Album: Ok! C'est Correct!

Label: Mucho Gusto/Tir Groupe

Review date: Jun. 3, 2003

A Junkyard of Sound,
A Lack of Purpose

Attempting to combine humor and music is a dangerous thing; nine times out of 10 I find that attempts end up sacrificing the quality of the music to serve a dubious comedic effort. It's even worse, then, if it's not clear from listening whether what you're hearing is supposed to be funny. Goofiness pervades the songs on Ok! C'est Correct!, but serves as a detriment to the music. Waves of electronic sounds and guitar noises are thrown about in lieu of actual interesting song-writing, while straight-up silly vocals make much of this album simply annoying. Essentially, the pieces don't feel like they have a point – they're just odd assortments of sounds without any development or connection. The combinations of sounds seem randomly thrown together without much thought put into the results.

Bruno Tanguay a.k.a. Satan Belanger, the man behind this primarily solo effort, is the manager of a record store in Montreal and so-called "professional archeologist of the lost groove". Given this, I was expecting the beats to at least be imaginative on this album, but instead they get short shrift, buried beneath a wasteland of random synth emissions and clumsy guitar noises.

“Attaque,” for example consists of two minutes of repetitive, simplistic guitar riffs, basic synth sounds, and vocals recorded low-fi to the point of distortion. Or "OK Correct," a seemingly random collection of sounds and noises. Still, those are better than "The Smoocher," with its grunge-encrusted echoing guitar and truly annoying vocals, or the seven minutes of randomness entitled "Existe-t-il Une Nature Humaine?" Miscellaneous electronic and guitar-derived noises bob about like lost fish in a pond while occasional spoken words surface, lent a vaguely pompous air thanks to a heavy reverb. Likewise "Escalope Ma Salope," an amateurish blend of guitar and analog synth sounds abetted by violin scrapings and weepings, topped with declamatory vocals. Its four and a half minutes feel like an eternity.

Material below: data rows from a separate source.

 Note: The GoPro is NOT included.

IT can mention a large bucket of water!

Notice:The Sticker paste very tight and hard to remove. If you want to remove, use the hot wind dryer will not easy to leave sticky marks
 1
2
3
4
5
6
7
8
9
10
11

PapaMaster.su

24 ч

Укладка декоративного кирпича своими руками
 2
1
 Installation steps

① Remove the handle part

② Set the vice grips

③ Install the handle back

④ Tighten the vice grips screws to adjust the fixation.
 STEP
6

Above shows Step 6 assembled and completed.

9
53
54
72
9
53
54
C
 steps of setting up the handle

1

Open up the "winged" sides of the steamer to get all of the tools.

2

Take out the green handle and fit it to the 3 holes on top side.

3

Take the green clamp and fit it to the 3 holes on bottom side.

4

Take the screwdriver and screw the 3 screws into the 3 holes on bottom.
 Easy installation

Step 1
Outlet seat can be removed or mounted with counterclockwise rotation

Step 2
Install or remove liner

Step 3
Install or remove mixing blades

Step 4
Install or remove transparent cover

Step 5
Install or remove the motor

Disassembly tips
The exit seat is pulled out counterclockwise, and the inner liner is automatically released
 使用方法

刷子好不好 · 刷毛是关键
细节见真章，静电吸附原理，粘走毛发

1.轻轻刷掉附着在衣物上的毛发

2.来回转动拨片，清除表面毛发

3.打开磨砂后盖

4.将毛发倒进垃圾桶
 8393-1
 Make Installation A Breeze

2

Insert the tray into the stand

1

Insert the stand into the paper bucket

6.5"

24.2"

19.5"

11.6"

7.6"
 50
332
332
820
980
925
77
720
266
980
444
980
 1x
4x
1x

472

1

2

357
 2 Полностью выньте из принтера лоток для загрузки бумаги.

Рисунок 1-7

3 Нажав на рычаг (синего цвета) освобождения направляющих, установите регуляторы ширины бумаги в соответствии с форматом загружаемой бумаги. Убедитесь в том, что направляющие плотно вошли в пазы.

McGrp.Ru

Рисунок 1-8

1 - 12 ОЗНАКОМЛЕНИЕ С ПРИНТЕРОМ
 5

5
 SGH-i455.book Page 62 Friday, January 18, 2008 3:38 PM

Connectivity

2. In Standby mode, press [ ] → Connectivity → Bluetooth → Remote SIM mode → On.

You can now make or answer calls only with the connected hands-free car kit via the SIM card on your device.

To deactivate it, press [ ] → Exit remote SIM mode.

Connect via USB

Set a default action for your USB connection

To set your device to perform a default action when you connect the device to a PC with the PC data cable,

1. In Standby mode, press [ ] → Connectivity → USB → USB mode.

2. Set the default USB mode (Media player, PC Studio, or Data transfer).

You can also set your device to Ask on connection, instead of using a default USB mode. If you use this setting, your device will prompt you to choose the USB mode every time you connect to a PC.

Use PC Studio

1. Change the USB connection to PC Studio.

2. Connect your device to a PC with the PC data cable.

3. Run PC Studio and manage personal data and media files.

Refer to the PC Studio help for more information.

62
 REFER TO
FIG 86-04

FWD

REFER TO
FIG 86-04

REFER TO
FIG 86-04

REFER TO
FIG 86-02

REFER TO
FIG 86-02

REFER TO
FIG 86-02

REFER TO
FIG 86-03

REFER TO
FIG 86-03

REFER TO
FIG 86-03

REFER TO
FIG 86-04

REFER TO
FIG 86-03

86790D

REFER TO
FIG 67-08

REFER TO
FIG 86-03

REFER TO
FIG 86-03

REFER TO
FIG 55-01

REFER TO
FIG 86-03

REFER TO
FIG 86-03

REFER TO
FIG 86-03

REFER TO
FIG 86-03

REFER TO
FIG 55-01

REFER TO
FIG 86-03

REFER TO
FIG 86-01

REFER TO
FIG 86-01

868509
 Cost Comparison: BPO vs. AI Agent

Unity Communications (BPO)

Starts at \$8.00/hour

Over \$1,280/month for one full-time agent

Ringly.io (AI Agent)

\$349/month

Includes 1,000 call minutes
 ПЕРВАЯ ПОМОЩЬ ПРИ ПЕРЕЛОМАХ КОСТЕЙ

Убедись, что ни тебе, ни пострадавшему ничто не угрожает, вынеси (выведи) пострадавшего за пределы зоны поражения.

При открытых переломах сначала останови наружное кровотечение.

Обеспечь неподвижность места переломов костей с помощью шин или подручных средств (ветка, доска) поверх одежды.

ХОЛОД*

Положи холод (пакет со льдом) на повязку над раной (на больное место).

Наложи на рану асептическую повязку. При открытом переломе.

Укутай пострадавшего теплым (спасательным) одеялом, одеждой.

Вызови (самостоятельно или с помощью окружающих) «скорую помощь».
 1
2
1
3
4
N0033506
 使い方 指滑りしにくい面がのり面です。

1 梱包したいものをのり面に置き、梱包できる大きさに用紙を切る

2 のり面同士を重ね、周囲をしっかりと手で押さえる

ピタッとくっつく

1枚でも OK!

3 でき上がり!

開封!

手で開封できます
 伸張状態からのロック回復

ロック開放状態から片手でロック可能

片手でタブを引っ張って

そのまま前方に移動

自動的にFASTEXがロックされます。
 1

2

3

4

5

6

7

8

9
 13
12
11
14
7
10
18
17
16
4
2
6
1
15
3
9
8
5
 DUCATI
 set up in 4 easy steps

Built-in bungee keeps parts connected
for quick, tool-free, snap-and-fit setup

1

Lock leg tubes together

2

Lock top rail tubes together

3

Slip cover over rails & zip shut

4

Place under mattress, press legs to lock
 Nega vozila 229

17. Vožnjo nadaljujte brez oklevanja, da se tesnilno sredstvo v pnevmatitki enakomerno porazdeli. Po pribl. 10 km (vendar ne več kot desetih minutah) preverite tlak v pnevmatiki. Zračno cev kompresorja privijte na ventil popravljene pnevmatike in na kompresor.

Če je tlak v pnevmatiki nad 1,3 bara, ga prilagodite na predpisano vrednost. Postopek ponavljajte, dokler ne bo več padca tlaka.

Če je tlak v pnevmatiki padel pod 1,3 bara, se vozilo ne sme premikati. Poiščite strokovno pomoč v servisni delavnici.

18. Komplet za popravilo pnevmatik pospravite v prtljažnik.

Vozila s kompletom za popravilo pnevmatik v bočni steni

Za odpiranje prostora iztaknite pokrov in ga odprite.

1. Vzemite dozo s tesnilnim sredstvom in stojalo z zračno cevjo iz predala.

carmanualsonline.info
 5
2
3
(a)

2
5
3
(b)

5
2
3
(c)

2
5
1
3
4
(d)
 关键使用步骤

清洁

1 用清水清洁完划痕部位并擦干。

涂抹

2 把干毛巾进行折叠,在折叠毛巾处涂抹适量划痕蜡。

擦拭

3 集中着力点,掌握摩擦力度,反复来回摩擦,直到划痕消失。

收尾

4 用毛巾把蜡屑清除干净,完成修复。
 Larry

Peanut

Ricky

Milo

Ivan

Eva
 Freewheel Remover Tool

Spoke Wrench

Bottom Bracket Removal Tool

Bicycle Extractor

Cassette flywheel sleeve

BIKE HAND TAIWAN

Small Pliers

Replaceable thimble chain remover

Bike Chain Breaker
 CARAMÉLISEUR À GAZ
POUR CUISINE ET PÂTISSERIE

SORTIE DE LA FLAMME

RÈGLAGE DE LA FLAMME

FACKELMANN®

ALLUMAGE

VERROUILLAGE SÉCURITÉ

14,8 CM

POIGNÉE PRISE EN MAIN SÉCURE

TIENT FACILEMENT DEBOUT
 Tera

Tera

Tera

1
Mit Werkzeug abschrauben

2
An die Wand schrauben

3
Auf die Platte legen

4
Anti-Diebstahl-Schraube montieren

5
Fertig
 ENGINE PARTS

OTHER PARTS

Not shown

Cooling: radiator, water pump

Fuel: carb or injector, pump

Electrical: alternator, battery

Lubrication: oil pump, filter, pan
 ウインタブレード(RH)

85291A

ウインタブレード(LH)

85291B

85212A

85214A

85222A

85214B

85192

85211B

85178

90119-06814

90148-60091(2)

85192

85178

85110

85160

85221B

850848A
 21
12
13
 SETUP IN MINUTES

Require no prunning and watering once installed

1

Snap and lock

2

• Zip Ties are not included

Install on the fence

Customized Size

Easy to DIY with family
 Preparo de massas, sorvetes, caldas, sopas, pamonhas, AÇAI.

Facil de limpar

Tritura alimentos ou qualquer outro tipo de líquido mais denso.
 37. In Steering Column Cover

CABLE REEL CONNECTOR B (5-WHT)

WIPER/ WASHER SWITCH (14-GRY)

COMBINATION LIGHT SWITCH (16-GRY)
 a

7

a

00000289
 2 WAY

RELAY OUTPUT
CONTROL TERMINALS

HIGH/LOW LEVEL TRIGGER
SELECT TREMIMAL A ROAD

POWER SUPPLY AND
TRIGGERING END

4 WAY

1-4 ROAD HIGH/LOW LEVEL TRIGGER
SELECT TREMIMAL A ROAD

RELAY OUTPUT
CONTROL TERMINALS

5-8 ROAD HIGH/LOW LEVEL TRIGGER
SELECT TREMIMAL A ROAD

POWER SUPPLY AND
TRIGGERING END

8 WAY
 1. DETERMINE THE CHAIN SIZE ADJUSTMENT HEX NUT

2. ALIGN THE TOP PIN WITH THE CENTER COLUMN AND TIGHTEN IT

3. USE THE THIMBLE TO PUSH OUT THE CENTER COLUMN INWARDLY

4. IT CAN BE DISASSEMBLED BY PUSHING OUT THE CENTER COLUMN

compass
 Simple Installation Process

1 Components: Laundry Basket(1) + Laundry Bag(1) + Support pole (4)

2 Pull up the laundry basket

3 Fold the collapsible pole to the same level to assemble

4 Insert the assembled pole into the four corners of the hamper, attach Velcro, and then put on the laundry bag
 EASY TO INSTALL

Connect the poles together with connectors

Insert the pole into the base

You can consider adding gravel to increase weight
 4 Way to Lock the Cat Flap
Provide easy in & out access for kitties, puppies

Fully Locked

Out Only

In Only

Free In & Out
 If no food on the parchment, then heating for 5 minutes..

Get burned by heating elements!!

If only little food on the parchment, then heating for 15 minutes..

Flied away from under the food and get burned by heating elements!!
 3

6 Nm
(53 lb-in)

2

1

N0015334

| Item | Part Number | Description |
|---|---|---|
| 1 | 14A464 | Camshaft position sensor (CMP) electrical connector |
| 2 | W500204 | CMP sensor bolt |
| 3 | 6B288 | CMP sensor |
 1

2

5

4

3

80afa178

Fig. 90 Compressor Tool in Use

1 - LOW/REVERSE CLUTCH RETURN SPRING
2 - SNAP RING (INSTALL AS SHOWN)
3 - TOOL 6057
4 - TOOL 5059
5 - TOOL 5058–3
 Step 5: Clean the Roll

There are some brighter moments here, such as the goofy but somewhat endearing opening track, "Ca Sent L'ail." Its heavy beats and rubbery bass guitar support some weird chanting vocals, and the piece as a whole has a pleasant propulsive feel. "Elastic Dubstar" offers twangy guitar and clattering drums with some nice, if predictable, dubbed-out delay effects and plenty of synths. And "Ja N'irai Pas Jouer Live," while uncomfortably reminiscent of ELP with its stiff feel, lays down a memorable melody over a good bass synth and straight drum rhythm.

There are unfortunately only momentary spots of much-needed focus amidst an hour of rambling, nearly unlistenable sound assemblages. It seems as though Tanguay is content to cobble together layers of electronics and guitars, throw in the occasional unrelated drum loop, then talk over it all. While the lyrics might earn him an occasional chuckle or two, more is required for a rewarding experience.